PROBLEM TO SOLVE> Can you pull out every line of the listing from the one containing "Of the listed items" down to the one containing "12.3 metres", both included, and copy them word for word?

RECORDS TO PROCESS>
————
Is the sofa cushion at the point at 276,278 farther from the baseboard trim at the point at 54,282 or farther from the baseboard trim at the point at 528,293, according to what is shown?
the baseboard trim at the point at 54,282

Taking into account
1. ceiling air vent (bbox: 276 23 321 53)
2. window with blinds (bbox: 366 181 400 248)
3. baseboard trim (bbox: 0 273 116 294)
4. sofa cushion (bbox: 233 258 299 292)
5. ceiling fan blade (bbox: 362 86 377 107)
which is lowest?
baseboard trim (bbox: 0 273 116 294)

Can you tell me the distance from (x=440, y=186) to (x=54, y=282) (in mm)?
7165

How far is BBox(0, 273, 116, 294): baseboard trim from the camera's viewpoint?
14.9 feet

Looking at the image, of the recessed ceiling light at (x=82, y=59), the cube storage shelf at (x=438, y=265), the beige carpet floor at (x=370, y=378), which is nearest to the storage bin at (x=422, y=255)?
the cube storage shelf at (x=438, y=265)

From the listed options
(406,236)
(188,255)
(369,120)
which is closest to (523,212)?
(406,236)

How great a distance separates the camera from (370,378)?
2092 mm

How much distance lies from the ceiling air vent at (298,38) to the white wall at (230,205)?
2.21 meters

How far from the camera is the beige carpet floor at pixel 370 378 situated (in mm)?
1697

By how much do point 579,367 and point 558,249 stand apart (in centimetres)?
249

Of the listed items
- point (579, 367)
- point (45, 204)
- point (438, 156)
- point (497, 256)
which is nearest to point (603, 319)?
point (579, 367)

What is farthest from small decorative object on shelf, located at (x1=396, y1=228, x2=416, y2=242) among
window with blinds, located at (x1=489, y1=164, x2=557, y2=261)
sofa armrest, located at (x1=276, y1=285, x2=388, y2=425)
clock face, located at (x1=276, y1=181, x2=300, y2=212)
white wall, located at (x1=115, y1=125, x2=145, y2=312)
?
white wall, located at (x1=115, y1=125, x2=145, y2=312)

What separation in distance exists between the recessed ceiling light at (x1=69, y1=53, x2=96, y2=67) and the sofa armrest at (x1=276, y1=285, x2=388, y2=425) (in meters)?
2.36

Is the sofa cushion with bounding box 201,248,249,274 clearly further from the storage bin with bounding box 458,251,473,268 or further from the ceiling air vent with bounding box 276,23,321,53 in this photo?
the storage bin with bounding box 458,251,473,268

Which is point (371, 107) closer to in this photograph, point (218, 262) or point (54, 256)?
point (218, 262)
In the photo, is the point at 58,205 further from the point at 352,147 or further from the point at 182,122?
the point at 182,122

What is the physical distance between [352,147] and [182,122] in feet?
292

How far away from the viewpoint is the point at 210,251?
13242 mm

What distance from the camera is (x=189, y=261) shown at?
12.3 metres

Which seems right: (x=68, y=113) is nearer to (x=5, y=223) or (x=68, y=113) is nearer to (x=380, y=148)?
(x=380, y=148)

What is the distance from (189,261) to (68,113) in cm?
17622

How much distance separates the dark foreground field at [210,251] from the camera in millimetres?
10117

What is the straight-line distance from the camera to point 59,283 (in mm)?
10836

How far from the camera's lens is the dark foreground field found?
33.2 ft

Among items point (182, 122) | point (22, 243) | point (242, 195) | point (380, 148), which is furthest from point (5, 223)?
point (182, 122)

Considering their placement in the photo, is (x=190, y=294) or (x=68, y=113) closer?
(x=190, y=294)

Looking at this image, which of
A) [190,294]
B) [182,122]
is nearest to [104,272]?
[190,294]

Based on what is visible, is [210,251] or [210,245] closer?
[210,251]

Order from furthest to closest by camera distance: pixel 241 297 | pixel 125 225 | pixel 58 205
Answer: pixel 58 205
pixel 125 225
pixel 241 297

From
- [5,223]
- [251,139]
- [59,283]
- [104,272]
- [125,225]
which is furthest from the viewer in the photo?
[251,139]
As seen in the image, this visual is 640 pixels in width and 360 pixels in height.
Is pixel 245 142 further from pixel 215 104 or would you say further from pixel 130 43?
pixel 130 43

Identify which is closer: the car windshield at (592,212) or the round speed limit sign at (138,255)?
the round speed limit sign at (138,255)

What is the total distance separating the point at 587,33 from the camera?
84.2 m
————
CORRECT RESULT>
Of the listed items
- point (579, 367)
- point (45, 204)
- point (438, 156)
- point (497, 256)
which is nearest to point (603, 319)?
point (579, 367)

What is farthest from small decorative object on shelf, located at (x1=396, y1=228, x2=416, y2=242) among
window with blinds, located at (x1=489, y1=164, x2=557, y2=261)
sofa armrest, located at (x1=276, y1=285, x2=388, y2=425)
clock face, located at (x1=276, y1=181, x2=300, y2=212)
white wall, located at (x1=115, y1=125, x2=145, y2=312)
?
white wall, located at (x1=115, y1=125, x2=145, y2=312)

What separation in distance exists between the recessed ceiling light at (x1=69, y1=53, x2=96, y2=67) and the sofa armrest at (x1=276, y1=285, x2=388, y2=425) (in meters)?
2.36

Is the sofa cushion with bounding box 201,248,249,274 clearly further from the storage bin with bounding box 458,251,473,268 or further from the ceiling air vent with bounding box 276,23,321,53 in this photo?
the storage bin with bounding box 458,251,473,268

Which is point (371, 107) closer to in this photograph, point (218, 262) or point (54, 256)?
point (218, 262)
In the photo, is the point at 58,205 further from the point at 352,147 or further from the point at 182,122?
the point at 182,122

What is the physical distance between [352,147] and [182,122] in feet?
292

How far away from the viewpoint is the point at 210,251?
13242 mm

What distance from the camera is (x=189, y=261) shown at?
12.3 metres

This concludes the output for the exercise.